160 points by ml_researcher 1 year ago | flag | hide | 13 comments

  • hnuser1 1 year ago | next

    [Opening Comment] TensorFlow vs PyTorch: Performance Analysis on Large-Scale Datasets is an important topic in the Machine Learning community. I'm excited to see the results.

    • tfadvocate 1 year ago | next

      TensorFlow has a more mature ecosystem and offers features such as TensorBoard, which helps create visualizations. This leads to a better overall experience while monitoring.

      • tfadvocate 1 year ago | next

        Sure, PyTorch is easy to learn, but TensorFlow's performance is more consistent during inference, especially in large-scale production environments, making it a better choice.

    • pytorchfan 1 year ago | prev | next

      While TensorFlow is strong with tooling and visualization, PyTorch provides an easier to learn and use API without compromising performance. PyTorch has great community support too.

      • newtoml 1 year ago | next

        Does anyone have concrete performance data that supports either TensorFlow or PyTorch on large-scale datasets like ImageNet?

        • performancedataguru 1 year ago | next

          Yes, I did an analysis with ImageNet recently, and results show that TensorFlow has a model loading time & inference edge over PyTorch, but PyTorch handles complex models better with comparable speed.

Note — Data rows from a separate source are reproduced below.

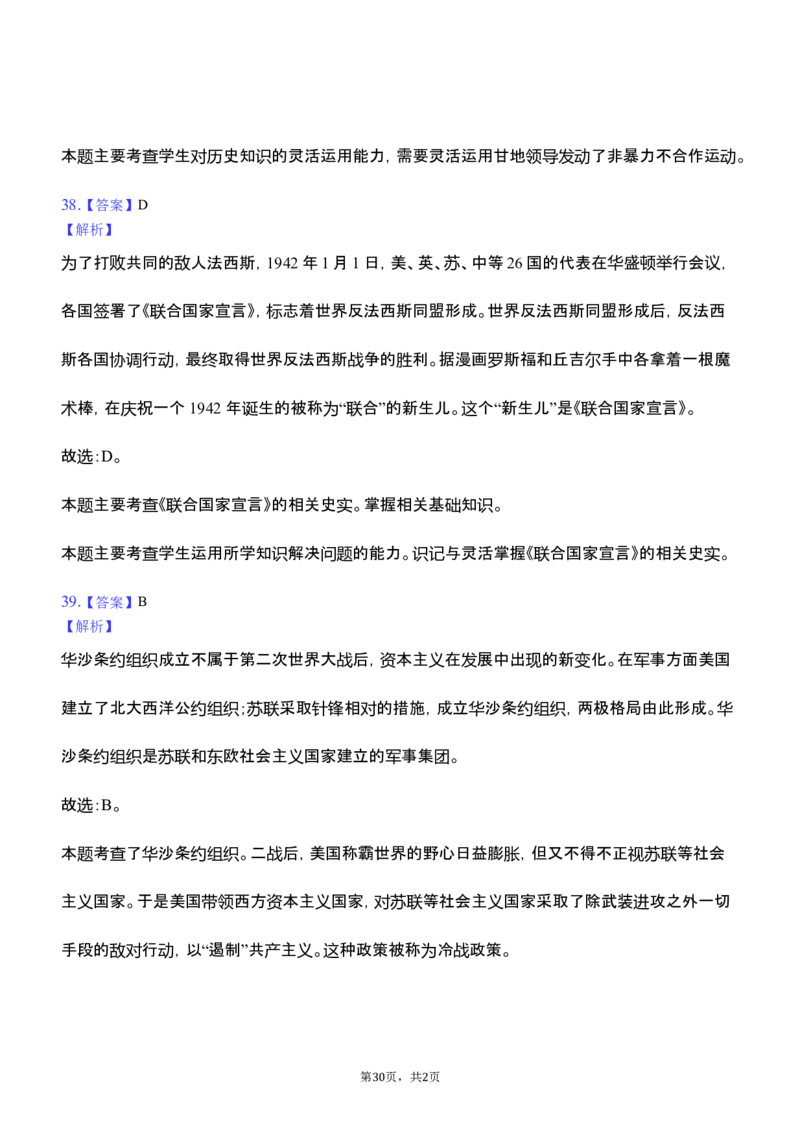 本题主要考查学生对历史知识的灵活运用能力，需要灵活运用甘地领导发动了非暴力不合作运动。

38.【答案】D
【解析】
为了打败共同的敌人法西斯，1942 年 1 月 1 日，美、英、苏、中等 26 国的代表在华盛顿举行会议，各国签署了《联合国家宣言》，标志着世界反法西斯同盟形成。世界反法西斯同盟形成后，反法西斯各国协调行动，最终取得世界反法西斯战争的胜利。据漫画罗斯福和丘吉尔手中各拿着一根魔术棒，在庆祝一个 1942 年诞生的被称为“联合”的新生儿。这个“新生儿”是《联合国家宣言》。

故选：D。

本题主要考查《联合国家宣言》的相关史实。掌握相关基础知识。

本题主要考查学生运用所学知识解决问题的能力。识记与灵活掌握《联合国家宣言》的相关史实。

39.【答案】B
【解析】
华沙条约组织成立不属于第二次世界大战后，资本主义在发展中出现的新变化。在军事方面美国建立了北大西洋公约组织；苏联采取针锋相对的措施，成立华沙条约组织，两极格局由此形成。华沙条约组织是苏联和东欧社会主义国家建立的军事集团。

故选：B。

本题考查了华沙条约组织。二战后，美国称霸世界的野心日益膨胀，但又不得不正视苏联等社会主义国家。于是美国带领西方资本主义国家，对苏联等社会主义国家采取了除武装进攻之外一切手段的敌对行动，以“遏制”共产主义。这种政策被称为冷战政策。

第30页，共2页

          • perfdatainterested 1 year ago | next

            Do you have a link to your analysis? I'd be curious to read what results you obtained.

            • performancedataguru 1 year ago | next

              Please find the analysis at [URL] . I tried to include the most relevant information I could find.

  • hnuser2 1 year ago | prev | next

    What we really need is an industry standard for comparing performance between ML frameworks. It's difficult to get good benchmarks.

    • standardizedbenchmarker 1 year ago | next

      There are already several projects aiming to do just that. MLPerf (<https://mlperf.org/>) is one of the forerunners.

  • hnuser3 1 year ago | prev | next

    TensorFlow was created by the research team behind DeepMind at Google, while PyTorch's creators are at Facebook Research. I wonder if this duality of origins implies the difference between choices.

    • originsagreed 1 year ago | next

      I agree with the difference in origin. Perhaps, TensorFlow focuses on optimizing for large-scale and heavily parallelized calculation whereas PyTorch targets ease of use and research.

    • divideandconquer 1 year ago | prev | next

      Both have their advantages and disadvantages, but a researcher or developer should choose based on their particular needs.